Disaggregation of Revenue for Continuing Operations
The following table summarizes net sales from contracts with customers for the three and nine months ended September 30, 2022 and 2021:
| | | | | | | | | | | | | | | | | | | | | | | | | | |
| | Three Months Ended | | Nine Months Ended |
| | September 30, | | September 30, |
| | 2022 | | 2021 | | 2022 | | 2021 |
Product, transferred at point in time | | $ | 5,974 | | | $ | 6,361 | | | $ | 18,057 | | | $ | 19,741 | |
Product, transferred over time | | 651 | | | 490 | | | 1,751 | | | 2,047 | |
Service | | 28,544 | | | 27,537 | | | 83,065 | | | 76,862 | |
| | | | | | | | |
| | | | | | | | |
Total net sales | | $ | 35,169 | | | $ | 34,388 | | | $ | 102,873 | | | $ | 98,650 | |
| | | | | | | | |
Revenue recognized during the three months ended September 30, 2022 and 2021 from amounts included in contract liabilities at the beginning of the period was $572 and $430, respectively. Revenue recognized during the nine months ended September 30, 2022 and 2021 from amounts included in contract liabilities at the beginning of the period was $1,645 and $1,899, respectively.
For product sales, the delivery of the Company’s performance obligations are generally transferred to the customer, and associated revenue is recognized, at a point in time, with the exception of certain mini-VSAT contracts which are transferred to customers over time. For service sales, the delivery of the Company’s performance obligations are transferred to the customer, and associated revenue is recognized, over time.
Business and Credit Concentrations
Concentrations of risk with respect to trade accounts receivable are generally limited due to the large number of customers and their dispersion across several geographic areas. Although the Company does not foresee that credit risk associated with these receivables will deviate from historical experience, repayment is dependent upon the financial stability of those individual customers. The Company establishes allowances for potential bad debts and evaluates, on a monthly basis, the adequacy of those reserves based upon historical experience and its expectations for future collectability concerns. The Company performs ongoing credit evaluations of the financial condition of its customers and generally does not require collateral.
No single customer accounted for 10% or more of consolidated net sales for the nine months ended September 30, 2022 or 2021. One customer accounted for 17% of accounts receivable at September 30, 2022. Two customers accounted for approximately 16% and 14% of accounts receivable at December 31, 2021. One customer accounted for 63% and 54% of long-term accounts receivable included in other non-current assets on the consolidated balance sheets related to sales-type leases at September 30, 2022 and December 31, 2021, respectively.

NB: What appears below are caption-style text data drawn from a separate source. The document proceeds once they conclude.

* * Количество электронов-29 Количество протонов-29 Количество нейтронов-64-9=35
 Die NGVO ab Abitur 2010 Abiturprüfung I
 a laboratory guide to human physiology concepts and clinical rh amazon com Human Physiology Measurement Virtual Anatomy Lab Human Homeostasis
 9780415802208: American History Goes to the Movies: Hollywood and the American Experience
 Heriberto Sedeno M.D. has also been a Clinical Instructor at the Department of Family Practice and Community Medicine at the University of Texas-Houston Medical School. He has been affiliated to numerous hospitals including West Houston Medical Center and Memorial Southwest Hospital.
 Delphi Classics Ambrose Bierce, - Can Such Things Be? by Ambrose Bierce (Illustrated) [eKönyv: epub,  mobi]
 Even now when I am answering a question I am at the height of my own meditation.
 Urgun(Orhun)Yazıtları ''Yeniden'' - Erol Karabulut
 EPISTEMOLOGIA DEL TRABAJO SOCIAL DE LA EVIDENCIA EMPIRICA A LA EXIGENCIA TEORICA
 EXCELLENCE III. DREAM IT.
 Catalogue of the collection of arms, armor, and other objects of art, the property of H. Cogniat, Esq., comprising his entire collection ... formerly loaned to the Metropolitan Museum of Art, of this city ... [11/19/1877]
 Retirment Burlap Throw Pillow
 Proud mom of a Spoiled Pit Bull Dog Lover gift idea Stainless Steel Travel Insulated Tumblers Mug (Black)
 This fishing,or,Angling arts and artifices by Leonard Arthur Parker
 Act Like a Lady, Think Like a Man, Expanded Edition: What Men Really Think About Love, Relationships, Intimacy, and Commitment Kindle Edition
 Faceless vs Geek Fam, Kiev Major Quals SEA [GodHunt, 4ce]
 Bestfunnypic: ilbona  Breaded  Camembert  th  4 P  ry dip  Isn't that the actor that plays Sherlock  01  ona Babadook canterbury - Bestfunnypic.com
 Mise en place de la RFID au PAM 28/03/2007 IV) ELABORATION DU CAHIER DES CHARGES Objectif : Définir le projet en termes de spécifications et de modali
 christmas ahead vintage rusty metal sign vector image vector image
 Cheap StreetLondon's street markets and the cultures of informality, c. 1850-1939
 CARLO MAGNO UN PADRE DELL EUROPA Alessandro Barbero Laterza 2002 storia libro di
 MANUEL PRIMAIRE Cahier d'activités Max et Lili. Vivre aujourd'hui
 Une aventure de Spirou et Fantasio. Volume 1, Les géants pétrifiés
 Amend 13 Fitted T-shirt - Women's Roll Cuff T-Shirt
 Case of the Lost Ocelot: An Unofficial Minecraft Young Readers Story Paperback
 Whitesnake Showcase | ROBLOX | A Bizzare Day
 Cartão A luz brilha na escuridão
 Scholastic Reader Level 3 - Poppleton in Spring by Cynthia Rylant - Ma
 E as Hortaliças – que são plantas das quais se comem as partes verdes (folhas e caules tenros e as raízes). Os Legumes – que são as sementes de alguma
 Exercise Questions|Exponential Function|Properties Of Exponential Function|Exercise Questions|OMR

Certain components from third parties used in the Company’s products are procured from single sources of supply. The failure of a supplier, including a subcontractor, to deliver on schedule could delay or interrupt the Company’s delivery of products and thereby materially adversely affect the Company’s revenues and operating results.
(16) Income Taxes
The Company’s effective tax rate from continuing operations for the three and nine months ended September 30, 2022 was (578.6)% and (16.5)%, respectively, compared with 0.4% and 0.7% for the corresponding period in the prior year. The effective income tax rate is based on estimated income for the year, the estimated composition of the income in different jurisdictions and discrete adjustments, if any, in the applicable periods, including retroactive changes in tax legislation, settlements of tax audits or assessments, and the resolution or identification of tax position uncertainties.
For the three and nine months ended September 30, 2022 and 2021, the effective tax rates from continuing operations were lower than the statutory tax rate primarily due to the Company maintaining a valuation allowance reserve on its U.S. deferred tax assets, the composition of income from foreign jurisdictions taxed at lower rates and foreign withholding taxes on payments to the U.S.
As of September 30, 2022 and December 31, 2021, the Company had reserves for uncertain tax positions of $624 and $592, respectively. There were no material changes during the nine months ended September 30, 2022 to the Company’s reserve for uncertain tax positions. The Company estimates that it is reasonably possible that the balance of unrecognized tax benefits as of September 30, 2022 may decrease $20 in the next twelve months as a result of a lapse of statutes of limitations and settlements with taxing authorities.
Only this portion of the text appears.